Ouvir e dar voz às mulheres da periferia é necessário nesse tema. É preciso que
seja dito: não há estilo musical que se salve quando se trata de reproduzir a
violência contra as mulheres. É necessário cuidar para não se levantar a
bandeira de um discurso racista e classista quando se faz essa crítica.
Cultura do estupro,
portanto, é uma cultura que naturaliza a violência contra as mulheres que
influencia como a polícia, as mulheres vítimas, as famílias vão tratar o tema.
A cultura do estupro é baseada na violência de direitos humanos contra as
mulheres. Para melhor compreensão, passou-se o vídeo
“2 minutos para entender - Cultura
do
Estupro”,
feito pela Revista Superinteressante.
O consentimento é sempre o
limitador. Após o não, é tudo assédio.
Também foram relatadas as
barreiras no acesso à justiça de mulheres que foram estupradas ou sofreram
assédio. Foi feito um relato especialmente chocante de uma mulher que foi
registrar na delegacia e sofreu uma dupla violência pelas perguntas feitas pelo
servidor que a atendeu. As delegacias da mulher precisam estar preparadas para
atender esses casos, mas também é nosso direito sermos atendidas nas delegacias
comuns sem sofrer violência ou nos sentirmos intimidadas.

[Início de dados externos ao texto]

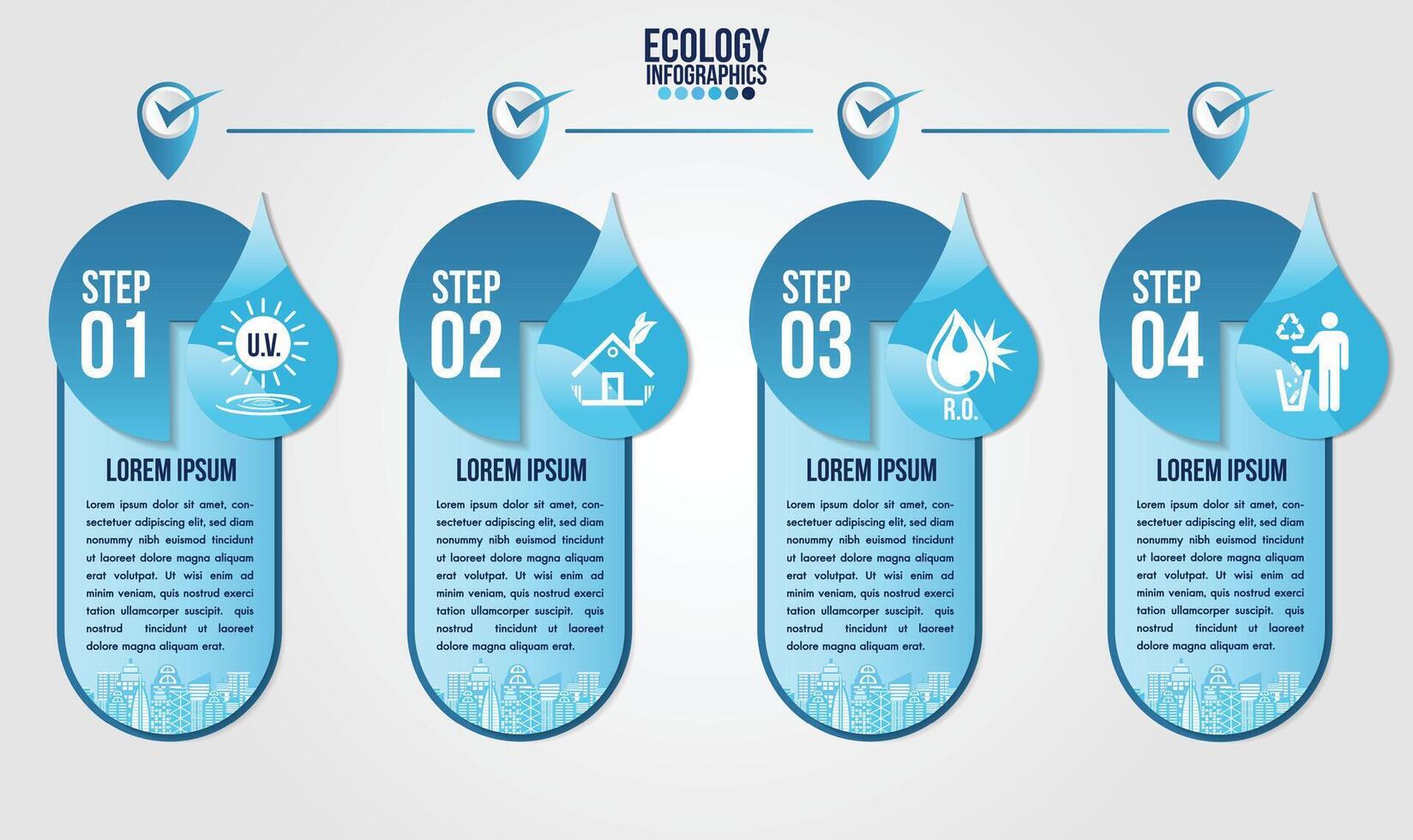 ECOLOGY
INFOGRAPHICS

STEP
01
U.V.

LOREM IPSUM

Lorem ipsum dolor sit amet, consectetuer adipiscing elit, sed diam nonummy nibh euismod tincidunt ut laoreet dolore magna aliquam erat volutpat. Ut wisi enim ad minim veniam, quis nostrud exerci tation ullamcorper suscipit. quis nostrud tincidunt ut laoreet dolore magna aliquam erat.

STEP
02

LOREM IPSUM

Lorem ipsum dolor sit amet, consectetuer adipiscing elit, sed diam nonummy nibh euismod tincidunt ut laoreet dolore magna aliquam erat volutpat. Ut wisi enim ad minim veniam, quis nostrud exerci tation ullamcorper suscipit. quis nostrud tincidunt ut laoreet dolore magna aliquam erat.

STEP
03
R.O.

LOREM IPSUM

Lorem ipsum dolor sit amet, consectetuer adipiscing elit, sed diam nonummy nibh euismod tincidunt ut laoreet dolore magna aliquam erat volutpat. Ut wisi enim ad minim veniam, quis nostrud exerci tation ullamcorper suscipit. quis nostrud tincidunt ut laoreet dolore magna aliquam erat.

STEP
04

LOREM IPSUM

Lorem ipsum dolor sit amet, consectetuer adipiscing elit, sed diam nonummy nibh euismod tincidunt ut laoreet dolore magna aliquam erat volutpat. Ut wisi enim ad minim veniam, quis nostrud exerci tation ullamcorper suscipit. quis nostrud tincidunt ut laoreet dolore magna aliquam erat.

Foi ressaltada a importância de
falarmos no nosso núcleo de relacionamento para desmistificar a cultura do
estupro e estarmos atentas aos relacionamentos abusivos. Sempre há
sinais da pessoa ser violenta, mas a família, a sociedade atenuam, justificam e
naturalizam com base em argumentos machistas.
Enquanto dominações estruturais, o
machismo, o assédio, o racismo, a homofobia e a cultura do estupro devem ser
combatidos. Sem dúvida, manifestações veiculadas por meio da música, da
televisão e da escrita refletem e, por vezes, fomentam esse sistema. Porém, há
também uma crescente produção de manifestações culturais que rompem com essas
lógicas, desde a forma como são gestadas até a mensagem que levam para o mundo.
Na arte, na vida cotidiana, na política -- que é inevitável de não se fazer
quando nos tornamos mulheres --, estamos produzindo resistências.